Combine the crowd of new people with the pressure to dress up in fancy (not to mention uncomfortable) clothes, take perfect family photos, and act pleasantly at all times despite how they may be feeling inside. It’s a lot. Changes in activity levels and managing multiple conversations can be stressful for adults too, so imagine how the kids must feel!
You can help your child through the day by setting clear expectations and sharing your plans with them. When your child acts up, breathe and respond calmly, resisting the urge to mirror their anger level. You’re the adult and impressionable children are looking at you as an example of how to act.
Your words matter. Try to use humor to deflect an awkward situation into something positive. Set the right tone by telling children how you expect them to act—such as instructing them to “Please chew with your mouth closed,” rather than “stop chewing with your mouth open.”
How to Head it off: A child’s life can feel out of control. They’re continuously told what to do and forced to go along with their parents’ plans. Transitions can be a prime time for tantrums. While a meltdown because it’s time to use the potty or time to leave grandma’s house may seem trivial, it can mean the world to an overstimulated child. Being compassionate and sensitive to this, try to prep your child for the day’s agenda. Set times, offer gentle reminders of what’s to come, and be mindful that your child may “need to do” a few more tasks before they’re ready to move onto the next activity.
The Situation: They’re sad.
The Fix: The blues are possible, especially after the excitement of Christmas has passed. Somehow, in a household full of toys and stimulation, a child can feel suddenly lost, lonely, and bored. Perhaps a toy broke or they tried something new that didn’t work. Maybe they’re feeling down because it’s the first holiday without a pet or a grandparent. They may need you to step in and help them spin their situation into something positive or manage a sudden tidal wave of sadness. They may just need a hug and an attentive ear. “Time-ins” with mommy or daddy can work wonders. Some children may thrive on physical activities like a nature walk or sledding, depending on where you live.

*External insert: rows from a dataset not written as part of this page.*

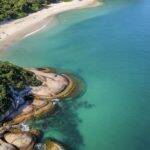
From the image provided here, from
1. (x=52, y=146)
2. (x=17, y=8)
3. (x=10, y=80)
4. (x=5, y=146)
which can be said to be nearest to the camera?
(x=5, y=146)

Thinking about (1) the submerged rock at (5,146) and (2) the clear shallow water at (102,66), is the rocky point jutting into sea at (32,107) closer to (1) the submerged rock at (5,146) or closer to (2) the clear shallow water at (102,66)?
(1) the submerged rock at (5,146)

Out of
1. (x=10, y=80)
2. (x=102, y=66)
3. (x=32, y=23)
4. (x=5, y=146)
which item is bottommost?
(x=102, y=66)

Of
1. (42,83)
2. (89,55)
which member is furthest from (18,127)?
(89,55)

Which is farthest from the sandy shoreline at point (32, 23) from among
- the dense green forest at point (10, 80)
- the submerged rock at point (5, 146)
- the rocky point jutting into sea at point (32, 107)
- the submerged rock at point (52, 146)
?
the submerged rock at point (52, 146)

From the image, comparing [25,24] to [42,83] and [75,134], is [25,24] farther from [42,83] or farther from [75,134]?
[75,134]

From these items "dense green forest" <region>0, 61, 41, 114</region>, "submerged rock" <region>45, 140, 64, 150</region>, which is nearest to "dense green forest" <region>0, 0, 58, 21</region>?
"dense green forest" <region>0, 61, 41, 114</region>

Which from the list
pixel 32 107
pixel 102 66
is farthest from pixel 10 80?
pixel 102 66

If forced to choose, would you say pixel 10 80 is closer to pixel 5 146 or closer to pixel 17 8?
pixel 5 146
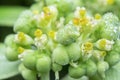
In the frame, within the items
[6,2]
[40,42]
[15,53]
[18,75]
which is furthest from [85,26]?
[6,2]

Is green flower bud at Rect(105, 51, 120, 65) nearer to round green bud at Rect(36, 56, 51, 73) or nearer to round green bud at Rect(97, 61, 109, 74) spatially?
round green bud at Rect(97, 61, 109, 74)

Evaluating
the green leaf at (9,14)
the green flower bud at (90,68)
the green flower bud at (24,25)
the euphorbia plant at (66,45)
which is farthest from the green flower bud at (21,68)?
the green leaf at (9,14)

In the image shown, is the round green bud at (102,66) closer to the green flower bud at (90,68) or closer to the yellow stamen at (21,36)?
the green flower bud at (90,68)

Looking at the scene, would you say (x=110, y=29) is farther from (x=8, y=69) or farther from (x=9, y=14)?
(x=9, y=14)

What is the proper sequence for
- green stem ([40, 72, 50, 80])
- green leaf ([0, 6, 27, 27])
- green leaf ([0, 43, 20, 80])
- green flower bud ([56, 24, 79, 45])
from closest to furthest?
green flower bud ([56, 24, 79, 45]) → green stem ([40, 72, 50, 80]) → green leaf ([0, 43, 20, 80]) → green leaf ([0, 6, 27, 27])

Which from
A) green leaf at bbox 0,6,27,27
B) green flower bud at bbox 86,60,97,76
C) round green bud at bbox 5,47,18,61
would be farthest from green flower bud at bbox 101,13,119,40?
green leaf at bbox 0,6,27,27

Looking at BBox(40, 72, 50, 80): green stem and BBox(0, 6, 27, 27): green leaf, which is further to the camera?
BBox(0, 6, 27, 27): green leaf
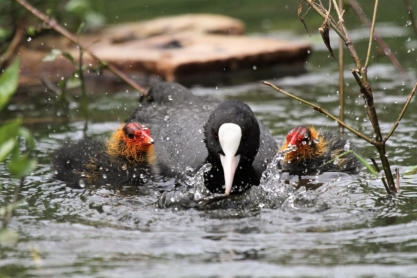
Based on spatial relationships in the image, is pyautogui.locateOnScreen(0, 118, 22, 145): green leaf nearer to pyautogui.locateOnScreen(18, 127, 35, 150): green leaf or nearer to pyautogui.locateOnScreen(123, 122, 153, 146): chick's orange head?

How to Head it off: While you don’t want to overschedule the whole vacation from school, planning at least one post-Christmas activity can give your child something nice to look forward to before going back to school. A play date with a friend to try out all those new toys might fit the bill.
Make feelings a regular topic of discussion in your home, especially pointing out how feelings are transient, coming and going from one moment to the next. A good book for younger children that highlights this is On Monday When It Rained by Cheryl Kachenmeister. Asking your child what they’re thinking about or feeling each day can keep the channels of communication open.
The Situation: They’re reclusive.
The Fix: While some kids thrive on your lap and in your personal space bubble at all times, others naturally seek solitude in their rooms. Researchers believe wanting and needing alone time can be healthy. Developmentally, learning to be along is a skill that can be refreshing and restorative once mastered.
If your child craves a little alone time, that’s okay—just let them know you love them and are available when they need you. Consider proposing a low-key activity to bring them closer later—like watching a movie with popcorn and cocoa—or snuggling up to a favorite holiday story.
How to Head it off: Encourage your child to engage in acceptable “check-out” behavior when life gets stressful or when it seems there’s nothing to do. Let your child know it’s good to have healthy outlets like reading, drawing, writing in a journal, or playing a quiet game and that their bedroom is a safe space for calming down, creative expression, and spiritual renewal.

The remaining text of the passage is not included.